Questions on scene geometry
· · · ·

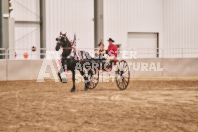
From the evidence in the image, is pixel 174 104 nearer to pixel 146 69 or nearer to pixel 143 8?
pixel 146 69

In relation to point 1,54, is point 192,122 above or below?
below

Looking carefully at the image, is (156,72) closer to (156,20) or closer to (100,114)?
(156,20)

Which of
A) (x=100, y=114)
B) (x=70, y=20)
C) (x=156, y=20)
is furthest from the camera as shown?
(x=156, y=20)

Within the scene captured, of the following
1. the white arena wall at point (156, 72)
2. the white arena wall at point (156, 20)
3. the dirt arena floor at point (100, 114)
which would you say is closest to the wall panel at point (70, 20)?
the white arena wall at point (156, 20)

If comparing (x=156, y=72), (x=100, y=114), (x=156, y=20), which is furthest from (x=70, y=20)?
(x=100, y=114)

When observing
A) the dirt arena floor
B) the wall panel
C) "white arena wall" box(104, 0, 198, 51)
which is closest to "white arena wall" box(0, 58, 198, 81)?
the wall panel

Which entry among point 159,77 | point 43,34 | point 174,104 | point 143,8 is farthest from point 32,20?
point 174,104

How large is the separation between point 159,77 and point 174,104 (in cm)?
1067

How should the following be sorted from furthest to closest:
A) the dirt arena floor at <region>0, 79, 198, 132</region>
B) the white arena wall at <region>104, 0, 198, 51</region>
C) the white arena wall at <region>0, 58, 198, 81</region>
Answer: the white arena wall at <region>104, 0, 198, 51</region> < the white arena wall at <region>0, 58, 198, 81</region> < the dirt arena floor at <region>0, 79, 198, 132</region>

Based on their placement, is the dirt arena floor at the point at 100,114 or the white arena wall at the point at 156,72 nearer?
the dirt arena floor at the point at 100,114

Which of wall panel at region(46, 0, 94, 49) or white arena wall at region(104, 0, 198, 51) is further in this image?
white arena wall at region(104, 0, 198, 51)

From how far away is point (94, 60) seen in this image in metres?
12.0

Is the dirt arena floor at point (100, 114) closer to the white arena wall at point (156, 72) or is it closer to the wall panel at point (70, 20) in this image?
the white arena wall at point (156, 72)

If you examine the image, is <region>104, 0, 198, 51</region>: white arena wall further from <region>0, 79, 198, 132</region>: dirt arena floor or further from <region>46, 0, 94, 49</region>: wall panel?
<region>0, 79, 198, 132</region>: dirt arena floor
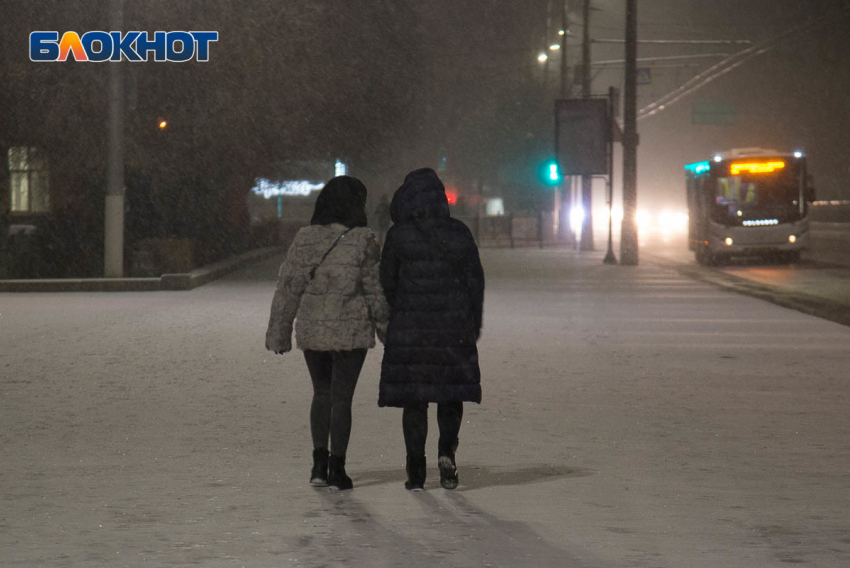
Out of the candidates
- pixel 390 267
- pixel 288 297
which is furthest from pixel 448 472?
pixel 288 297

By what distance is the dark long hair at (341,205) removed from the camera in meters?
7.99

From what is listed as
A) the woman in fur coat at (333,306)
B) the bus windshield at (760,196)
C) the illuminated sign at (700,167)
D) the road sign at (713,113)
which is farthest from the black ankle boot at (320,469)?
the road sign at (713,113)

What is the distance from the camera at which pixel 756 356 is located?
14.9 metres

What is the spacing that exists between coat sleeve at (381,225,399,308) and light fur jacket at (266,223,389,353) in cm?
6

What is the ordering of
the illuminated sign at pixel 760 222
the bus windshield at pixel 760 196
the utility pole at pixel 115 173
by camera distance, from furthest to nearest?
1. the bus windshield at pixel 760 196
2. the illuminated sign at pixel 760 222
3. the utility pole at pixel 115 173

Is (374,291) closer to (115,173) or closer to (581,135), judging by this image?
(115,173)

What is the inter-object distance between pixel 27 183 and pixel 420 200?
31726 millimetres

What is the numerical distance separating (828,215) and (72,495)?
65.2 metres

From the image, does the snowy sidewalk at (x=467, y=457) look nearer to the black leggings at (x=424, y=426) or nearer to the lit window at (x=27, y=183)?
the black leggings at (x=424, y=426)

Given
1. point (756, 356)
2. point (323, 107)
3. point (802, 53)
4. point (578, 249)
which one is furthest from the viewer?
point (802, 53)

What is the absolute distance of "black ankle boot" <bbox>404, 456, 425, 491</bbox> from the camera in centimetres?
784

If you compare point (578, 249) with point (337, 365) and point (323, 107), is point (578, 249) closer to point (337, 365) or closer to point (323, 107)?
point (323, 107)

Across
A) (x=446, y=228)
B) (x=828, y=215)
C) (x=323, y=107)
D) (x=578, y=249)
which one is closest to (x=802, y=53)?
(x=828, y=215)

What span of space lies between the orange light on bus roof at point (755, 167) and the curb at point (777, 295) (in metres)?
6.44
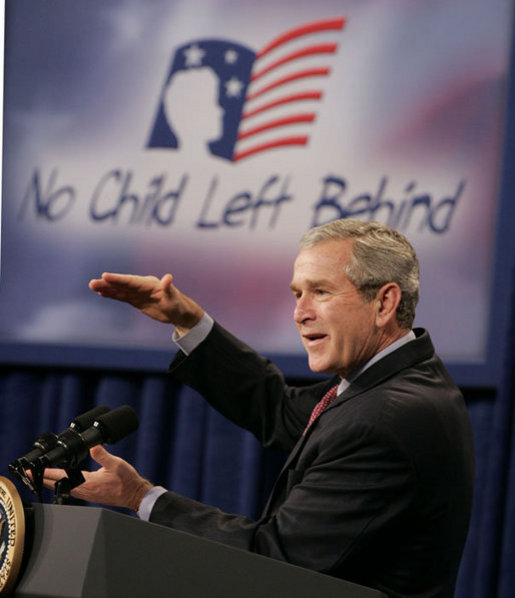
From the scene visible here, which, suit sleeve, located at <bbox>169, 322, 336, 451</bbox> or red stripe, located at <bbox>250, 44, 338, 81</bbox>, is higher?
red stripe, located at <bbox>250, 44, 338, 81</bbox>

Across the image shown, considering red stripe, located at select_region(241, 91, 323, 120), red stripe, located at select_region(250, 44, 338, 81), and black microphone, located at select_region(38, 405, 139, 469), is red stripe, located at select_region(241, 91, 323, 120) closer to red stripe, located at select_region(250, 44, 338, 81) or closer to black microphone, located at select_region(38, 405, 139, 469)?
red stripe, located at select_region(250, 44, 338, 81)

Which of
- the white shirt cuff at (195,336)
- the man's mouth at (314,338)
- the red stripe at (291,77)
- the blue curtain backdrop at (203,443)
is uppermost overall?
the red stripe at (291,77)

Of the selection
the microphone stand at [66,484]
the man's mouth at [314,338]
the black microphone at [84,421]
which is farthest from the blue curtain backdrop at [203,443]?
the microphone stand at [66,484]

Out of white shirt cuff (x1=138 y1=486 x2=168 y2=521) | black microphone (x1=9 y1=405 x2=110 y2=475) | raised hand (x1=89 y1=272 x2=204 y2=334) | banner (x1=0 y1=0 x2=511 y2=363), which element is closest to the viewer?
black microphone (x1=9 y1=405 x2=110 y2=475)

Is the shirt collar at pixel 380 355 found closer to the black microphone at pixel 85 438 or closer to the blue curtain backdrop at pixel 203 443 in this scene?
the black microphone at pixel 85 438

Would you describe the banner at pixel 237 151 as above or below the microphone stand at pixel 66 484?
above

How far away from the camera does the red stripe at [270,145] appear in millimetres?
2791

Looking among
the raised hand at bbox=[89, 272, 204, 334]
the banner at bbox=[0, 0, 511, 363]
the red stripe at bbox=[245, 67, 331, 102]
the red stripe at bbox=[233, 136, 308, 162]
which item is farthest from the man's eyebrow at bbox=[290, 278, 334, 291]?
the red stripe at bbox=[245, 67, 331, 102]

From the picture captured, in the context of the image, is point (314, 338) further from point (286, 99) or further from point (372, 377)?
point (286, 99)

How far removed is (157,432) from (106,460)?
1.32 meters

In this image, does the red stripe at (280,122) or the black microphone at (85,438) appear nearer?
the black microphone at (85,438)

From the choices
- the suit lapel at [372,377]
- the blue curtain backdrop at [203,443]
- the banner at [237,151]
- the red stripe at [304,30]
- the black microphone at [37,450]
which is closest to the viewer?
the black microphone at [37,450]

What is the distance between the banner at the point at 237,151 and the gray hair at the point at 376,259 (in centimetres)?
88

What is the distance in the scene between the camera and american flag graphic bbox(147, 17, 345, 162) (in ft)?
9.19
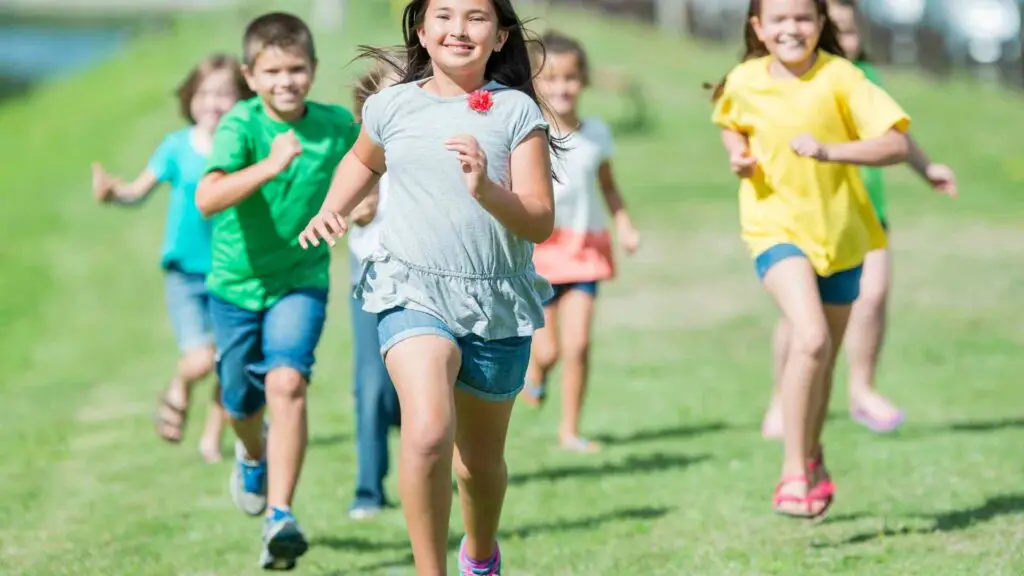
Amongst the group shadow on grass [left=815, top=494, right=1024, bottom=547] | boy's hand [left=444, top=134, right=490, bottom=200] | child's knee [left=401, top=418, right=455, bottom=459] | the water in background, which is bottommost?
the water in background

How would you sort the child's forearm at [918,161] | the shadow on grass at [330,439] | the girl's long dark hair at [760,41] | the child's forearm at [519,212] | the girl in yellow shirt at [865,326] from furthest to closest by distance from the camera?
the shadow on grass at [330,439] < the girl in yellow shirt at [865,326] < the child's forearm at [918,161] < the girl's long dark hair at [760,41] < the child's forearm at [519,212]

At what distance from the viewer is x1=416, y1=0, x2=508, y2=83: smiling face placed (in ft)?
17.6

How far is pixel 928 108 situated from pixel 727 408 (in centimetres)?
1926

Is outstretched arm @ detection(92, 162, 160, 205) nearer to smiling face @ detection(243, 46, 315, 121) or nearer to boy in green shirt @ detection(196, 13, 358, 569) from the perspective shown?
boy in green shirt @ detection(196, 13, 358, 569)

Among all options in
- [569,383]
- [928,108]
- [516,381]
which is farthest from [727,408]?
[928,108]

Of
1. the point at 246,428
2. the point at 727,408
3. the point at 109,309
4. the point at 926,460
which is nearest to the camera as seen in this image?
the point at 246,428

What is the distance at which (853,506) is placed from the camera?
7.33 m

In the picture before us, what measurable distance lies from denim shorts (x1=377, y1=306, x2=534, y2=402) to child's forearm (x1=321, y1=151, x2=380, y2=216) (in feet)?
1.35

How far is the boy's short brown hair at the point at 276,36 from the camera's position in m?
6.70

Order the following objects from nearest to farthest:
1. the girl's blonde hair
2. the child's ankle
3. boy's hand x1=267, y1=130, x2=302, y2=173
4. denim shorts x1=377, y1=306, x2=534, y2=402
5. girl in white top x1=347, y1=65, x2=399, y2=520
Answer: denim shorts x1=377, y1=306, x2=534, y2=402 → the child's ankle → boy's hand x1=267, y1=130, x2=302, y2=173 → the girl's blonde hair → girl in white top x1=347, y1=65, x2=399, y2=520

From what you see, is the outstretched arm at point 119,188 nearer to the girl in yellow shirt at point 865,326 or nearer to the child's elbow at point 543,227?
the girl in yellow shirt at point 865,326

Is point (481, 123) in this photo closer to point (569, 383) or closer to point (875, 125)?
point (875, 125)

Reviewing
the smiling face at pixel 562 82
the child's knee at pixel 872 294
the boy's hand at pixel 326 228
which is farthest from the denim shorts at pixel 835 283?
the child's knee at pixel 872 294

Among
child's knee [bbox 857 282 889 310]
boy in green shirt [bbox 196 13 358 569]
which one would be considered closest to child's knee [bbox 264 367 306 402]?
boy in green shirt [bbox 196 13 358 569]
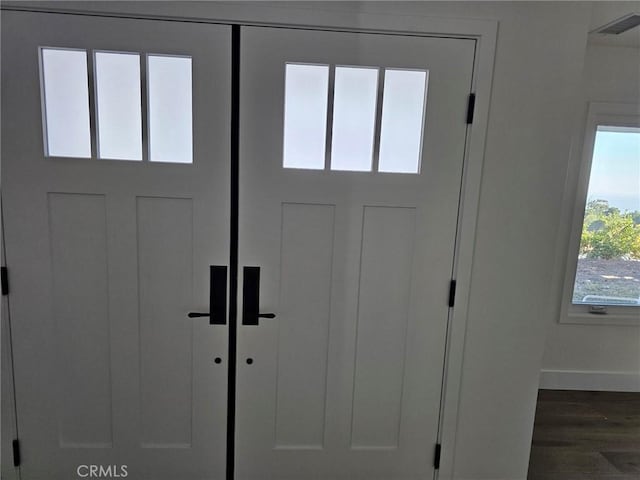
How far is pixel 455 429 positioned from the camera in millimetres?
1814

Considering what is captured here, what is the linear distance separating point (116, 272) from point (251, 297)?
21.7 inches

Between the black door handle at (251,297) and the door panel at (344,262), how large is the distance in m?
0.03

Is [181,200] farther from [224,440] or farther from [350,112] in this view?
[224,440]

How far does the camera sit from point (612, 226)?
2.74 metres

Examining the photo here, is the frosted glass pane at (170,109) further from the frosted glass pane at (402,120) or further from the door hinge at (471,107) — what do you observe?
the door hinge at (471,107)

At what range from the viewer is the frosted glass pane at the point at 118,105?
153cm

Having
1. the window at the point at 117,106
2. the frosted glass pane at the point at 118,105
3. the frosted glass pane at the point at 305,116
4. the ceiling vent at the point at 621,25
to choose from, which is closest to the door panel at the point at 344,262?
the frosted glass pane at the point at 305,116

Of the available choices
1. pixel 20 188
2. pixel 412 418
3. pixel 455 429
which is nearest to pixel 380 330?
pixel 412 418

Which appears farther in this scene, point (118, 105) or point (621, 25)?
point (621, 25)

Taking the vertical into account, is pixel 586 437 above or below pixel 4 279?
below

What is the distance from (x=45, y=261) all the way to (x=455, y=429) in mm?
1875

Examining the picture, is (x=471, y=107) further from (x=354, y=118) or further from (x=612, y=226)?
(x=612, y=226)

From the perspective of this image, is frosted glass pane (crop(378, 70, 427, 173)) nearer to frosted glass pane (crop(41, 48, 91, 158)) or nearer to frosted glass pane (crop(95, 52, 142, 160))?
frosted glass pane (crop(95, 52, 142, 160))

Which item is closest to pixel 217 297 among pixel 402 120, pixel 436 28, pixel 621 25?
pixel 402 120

· · · ·

### [EXERCISE INSTRUCTIONS]
Format as a numbered list the lines of the items from the one containing "Taking the vertical" through the end of the items, leaving out blank lines.

### [EXERCISE OUTPUT]
1. Taking the vertical into account, is pixel 586 437 above or below pixel 4 279?
2. below
3. What is the distance from (x=45, y=261) all the way to (x=455, y=429) in mm?
4. 1875
5. Examining the picture, is (x=471, y=107) further from (x=354, y=118) or further from (x=612, y=226)?
6. (x=612, y=226)
7. From the perspective of this image, is frosted glass pane (crop(378, 70, 427, 173)) nearer to frosted glass pane (crop(41, 48, 91, 158)) or nearer to frosted glass pane (crop(95, 52, 142, 160))?
8. frosted glass pane (crop(95, 52, 142, 160))
9. Which item is closest to pixel 217 297 among pixel 402 120, pixel 436 28, pixel 621 25?
10. pixel 402 120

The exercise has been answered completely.